Marriage was God’s design from the very beginning. It’s not just about romance—it’s about sacrifice, covenant, and daily choosing to serve your spouse, just as Christ did for us.

If you get married young, expect the side-eyes, the “But what about your career?” questions, and the Are you sure you’re ready? comments. People assume you’re immature, missing out, or rushing into something too big for you to handle. And while maturity does matter, let’s be real—age doesn’t determine maturity. Character does.

1 Timothy 4:12 – “Let no one despise you for your youth, but set the believers an example in speech, in conduct, in love, in faith, in purity.”

A young person walking in wisdom and godliness can be way more prepared for marriage than someone older but spiritually immature. It’s not about the number—it’s about your foundation.

Instead of asking, “Am I too young?” the real question should be:
“Am I prepared for the responsibility and covenant of marriage?”

Here are a few biblical truths that helped both Kate and me discern if we were ready for marriage:

1. Love God First

Before you commit to marriage, your love for God has to be the foundation. A healthy marriage starts with a secure relationship with Christ—not just strong feelings for another person.

Mark 12:30 – “And you shall love the Lord your God with all your heart and with all your soul and with all your mind and with all your strength.”

2. Marriage Requires Sacrifice

Loving your spouse isn’t just about serving them when it’s easy—it’s about daily laying down your desires, time, and comfort for them, just as Christ calls us to take up our cross.

Luke 9:23 – “If anyone would come after me, let him deny himself and take up his cross daily and follow me.”

3. You Are Already Complete in Christ

Marriage isn’t about finding your “missing piece.” It’s about two whole people coming together to complement each other and grow in faith.

Psalm 139:14 – “I praise you, for I am fearfully and wonderfully made.”

4. Love Is a Choice, Not Just a Feeling

Feelings come and go. Marriage isn’t sustained by butterflies—it’s built on commitment, daily choosing to love, honor, and cherish your spouse.

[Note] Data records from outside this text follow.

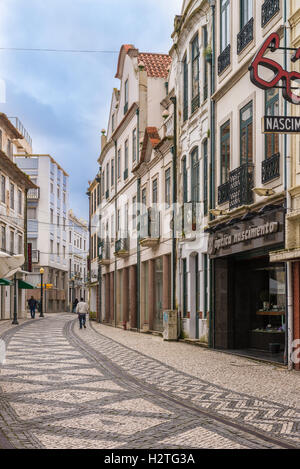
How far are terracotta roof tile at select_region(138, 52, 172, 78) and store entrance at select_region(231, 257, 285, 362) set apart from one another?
15417 mm

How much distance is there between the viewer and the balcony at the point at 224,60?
56.2 feet

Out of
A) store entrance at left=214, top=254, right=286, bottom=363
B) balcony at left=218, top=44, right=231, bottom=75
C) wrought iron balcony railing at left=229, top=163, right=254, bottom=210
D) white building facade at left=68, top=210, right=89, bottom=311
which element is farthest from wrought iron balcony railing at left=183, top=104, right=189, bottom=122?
white building facade at left=68, top=210, right=89, bottom=311

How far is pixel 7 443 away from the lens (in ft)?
19.6

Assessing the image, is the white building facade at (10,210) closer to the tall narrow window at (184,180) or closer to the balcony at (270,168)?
the tall narrow window at (184,180)

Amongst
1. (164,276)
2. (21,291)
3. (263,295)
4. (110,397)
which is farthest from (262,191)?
(21,291)

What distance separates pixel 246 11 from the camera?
52.4 feet

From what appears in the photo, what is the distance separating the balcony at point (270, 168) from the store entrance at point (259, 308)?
216 centimetres

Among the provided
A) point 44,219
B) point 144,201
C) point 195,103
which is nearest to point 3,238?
point 144,201

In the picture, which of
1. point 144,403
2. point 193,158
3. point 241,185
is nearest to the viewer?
point 144,403

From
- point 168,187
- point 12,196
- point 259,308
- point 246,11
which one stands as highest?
point 246,11

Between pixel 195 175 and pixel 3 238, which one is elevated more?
pixel 195 175

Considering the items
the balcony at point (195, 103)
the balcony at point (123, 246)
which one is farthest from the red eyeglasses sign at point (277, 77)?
the balcony at point (123, 246)

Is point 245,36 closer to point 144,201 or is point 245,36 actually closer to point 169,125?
point 169,125

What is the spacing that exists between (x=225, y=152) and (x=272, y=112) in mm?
3399
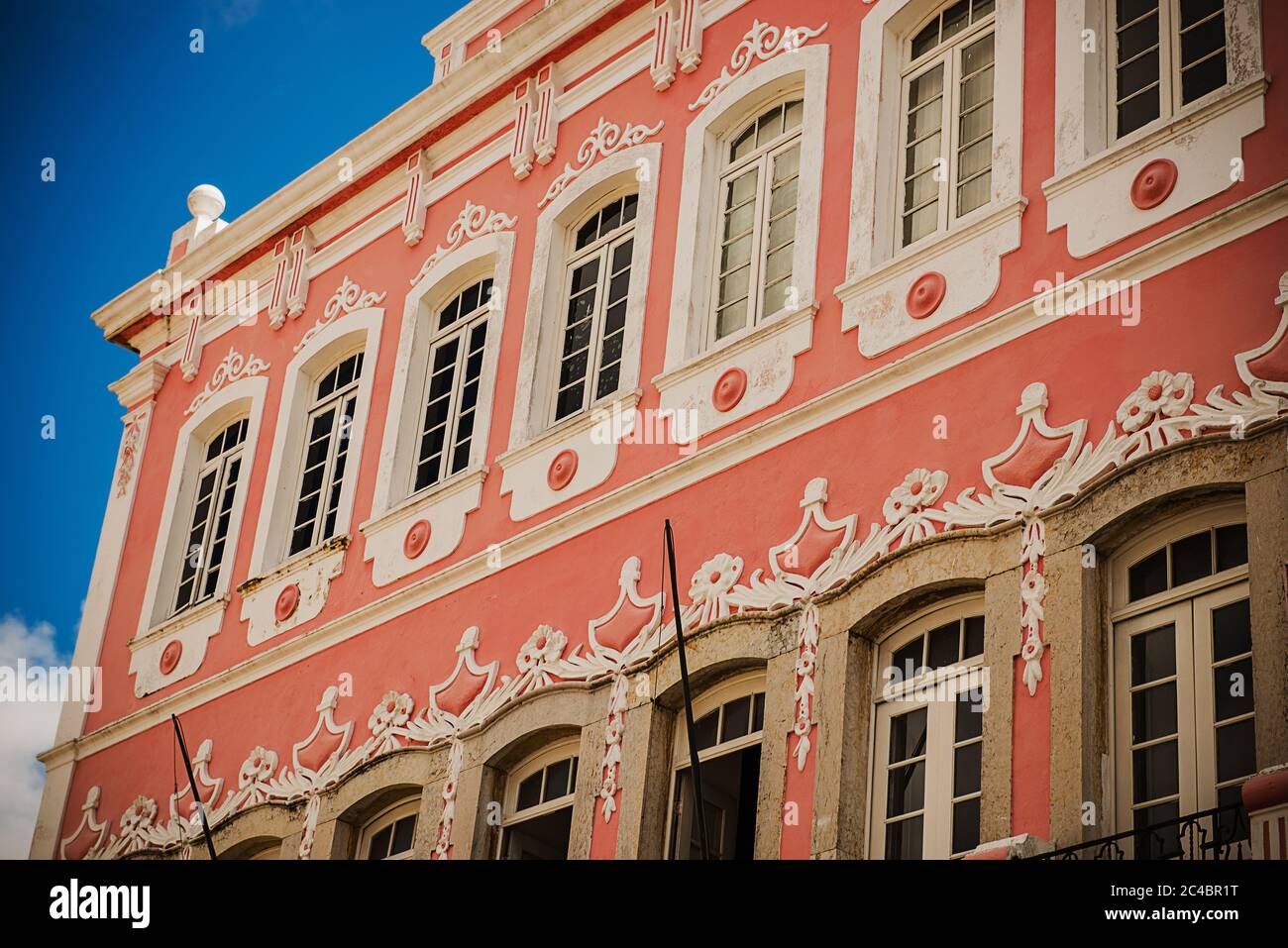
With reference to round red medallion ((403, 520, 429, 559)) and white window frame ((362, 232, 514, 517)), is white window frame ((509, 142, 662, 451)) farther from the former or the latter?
round red medallion ((403, 520, 429, 559))

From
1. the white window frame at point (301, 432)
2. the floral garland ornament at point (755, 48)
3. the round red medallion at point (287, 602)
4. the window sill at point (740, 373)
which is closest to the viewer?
the window sill at point (740, 373)

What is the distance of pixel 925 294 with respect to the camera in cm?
1234

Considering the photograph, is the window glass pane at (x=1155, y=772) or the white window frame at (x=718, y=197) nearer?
the window glass pane at (x=1155, y=772)

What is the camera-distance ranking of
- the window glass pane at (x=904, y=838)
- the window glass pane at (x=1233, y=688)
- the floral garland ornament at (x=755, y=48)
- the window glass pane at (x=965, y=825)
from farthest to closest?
the floral garland ornament at (x=755, y=48) → the window glass pane at (x=904, y=838) → the window glass pane at (x=965, y=825) → the window glass pane at (x=1233, y=688)

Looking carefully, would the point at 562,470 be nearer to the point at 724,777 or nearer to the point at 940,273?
the point at 724,777

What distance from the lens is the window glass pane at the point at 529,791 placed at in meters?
13.6

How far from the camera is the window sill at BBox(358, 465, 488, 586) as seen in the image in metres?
15.0

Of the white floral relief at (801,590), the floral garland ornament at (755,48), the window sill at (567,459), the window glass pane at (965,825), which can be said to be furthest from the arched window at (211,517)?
the window glass pane at (965,825)

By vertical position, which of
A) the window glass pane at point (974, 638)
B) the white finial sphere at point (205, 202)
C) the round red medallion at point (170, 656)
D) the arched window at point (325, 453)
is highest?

Genesis 2:24 – “Therefore a man shall leave his father and his mother and hold fast to his wife, and they shall become one flesh.”

5. Godly Community Matters

Surrounding your marriage with faith-filled believers will strengthen and encourage you, keeping your relationship rooted in biblical truth.

Proverbs 27:17 – “Iron sharpens iron, and one man sharpens another.”

Marriage is not about checking off a societal timeline but about stepping into God’s design for companionship and purpose. It’s not an achievement to unlock but a calling to walk in faith. If He is leading you toward marriage young, don’t let culture’s opinions shake your confidence. Instead, seek Him, seek wisdom, and step forward in faith.